## [SHORT PROBLEM 1]
Transcribe the passage of the play review below from "The playwright wrote" to "19thcentury’s booming whaling industry.".
## [SHORT PROBLEM 2]
Pick up the play review below, the one about a drama linking drug addiction to Moby Dick, and continue writing it from the point where it stops.

## [TEXT EXCERPT]

The playwright wrote the play in response to the heroin overdose of his brother, who was a fisherman out of New Bedford, Massachusetts, capital of the 19th century’s booming whaling industry.

In “Chasing the New White Whale,” seen recently at La MaMa Experimental Theatre Club in New York City, the new whale is drug addiction and the white whale is Moby Dick. Author Michael Gorman’s ambitious and confusing 75-minute drama takes place in a New England fishing city. The play’s literary anchor, so to speak, is Herman Melville’s sweeping epic about Captain Ahab’s obsession in hunting down the white whale. Gorman wrote the play, which is the culmination of a multimedia campaign to fight drug addiction, in response to the heroin overdose of his brother, who was a fisherman out of New Bedford, Massachusetts, capital of the 19thcentury’s booming whaling industry.

## [AVAILABLE DATA]
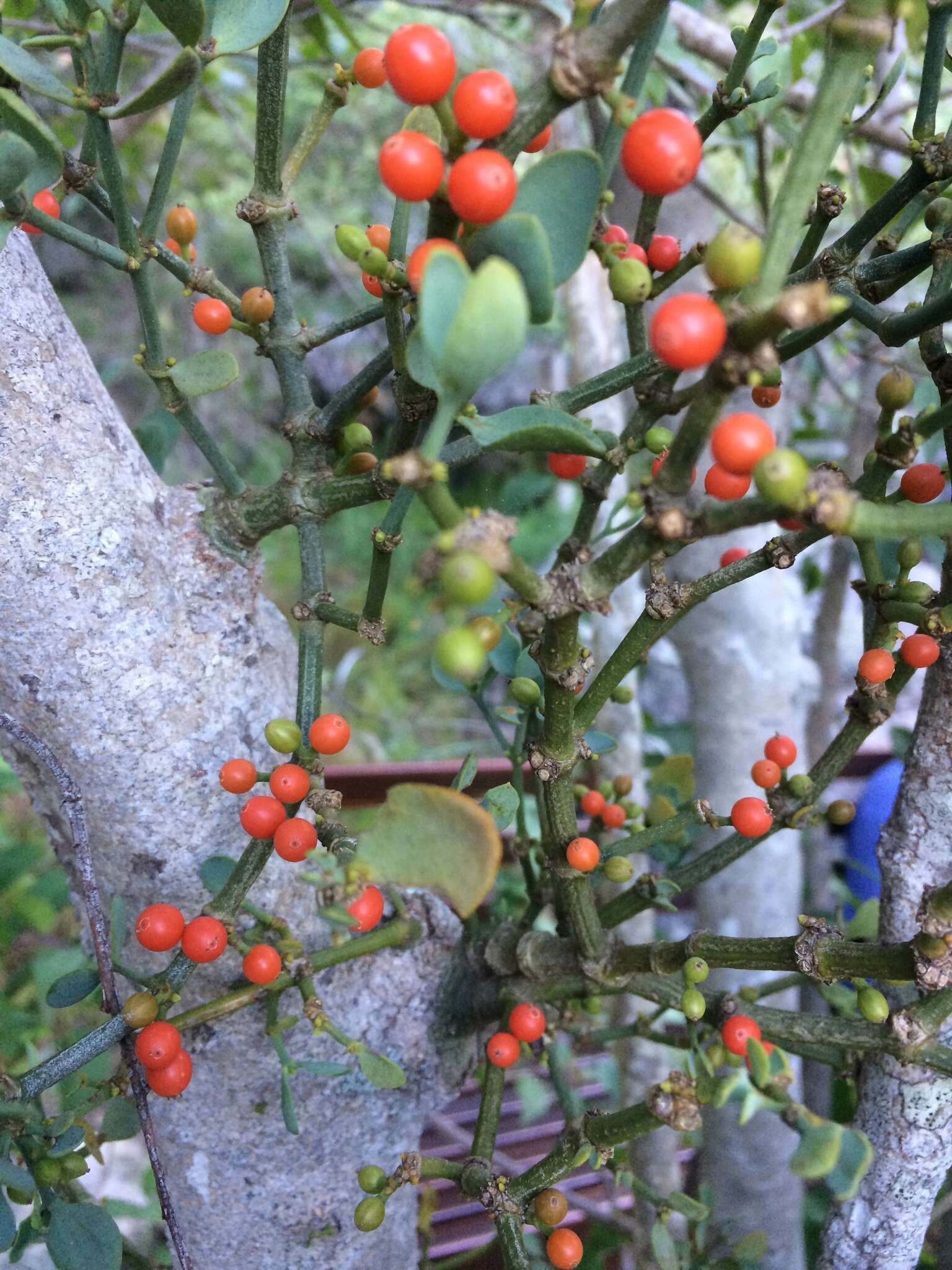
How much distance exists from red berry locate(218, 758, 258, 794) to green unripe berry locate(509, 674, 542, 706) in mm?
148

## [ANSWER 1]
The playwright wrote the play in response to the heroin overdose of his brother, who was a fisherman out of New Bedford, Massachusetts, capital of the 19th century’s booming whaling industry.

In “Chasing the New White Whale,” seen recently at La MaMa Experimental Theatre Club in New York City, the new whale is drug addiction and the white whale is Moby Dick. Author Michael Gorman’s ambitious and confusing 75-minute drama takes place in a New England fishing city. The play’s literary anchor, so to speak, is Herman Melville’s sweeping epic about Captain Ahab’s obsession in hunting down the white whale. Gorman wrote the play, which is the culmination of a multimedia campaign to fight drug addiction, in response to the heroin overdose of his brother, who was a fisherman out of New Bedford, Massachusetts, capital of the 19thcentury’s booming whaling industry.

## [ANSWER 2]
As a New Bedford native, I grew up surrounded by whaling history and, in college summers, worked unloading fishing boats, so I was eager to see this production. Gorman himself takes the role of a Quaker chaplain, quoting from Melville (with a sidebar to Thoreau), and commenting, a la the Stage Manager from “Our Town,” on the story of fisherman Robby Forrester—from Robby’s youthful fishing expeditions for a “great halibut” with childhood friends, to his adult years and the loss of his boat and his doomed reclamation of his business by operating a low-life buddy’s fishing boat to smuggle drugs. There’s a subplot about a younger fisherman who wants to revive commercial online hook fishing for the likes of halibut, but he gets hooked on drugs instead and is chastised by an artist girlfriend. An old seafaring buzzard named Isiah wanders in and out, supplementing the chaplain’s commentary; and there’s a quartet, costumed in 19th-century garb, inspired from Captain Ahab’s stowaway crew, Fedallah and the Phantoms, which meander in and out, too, haunting Robby’s tale.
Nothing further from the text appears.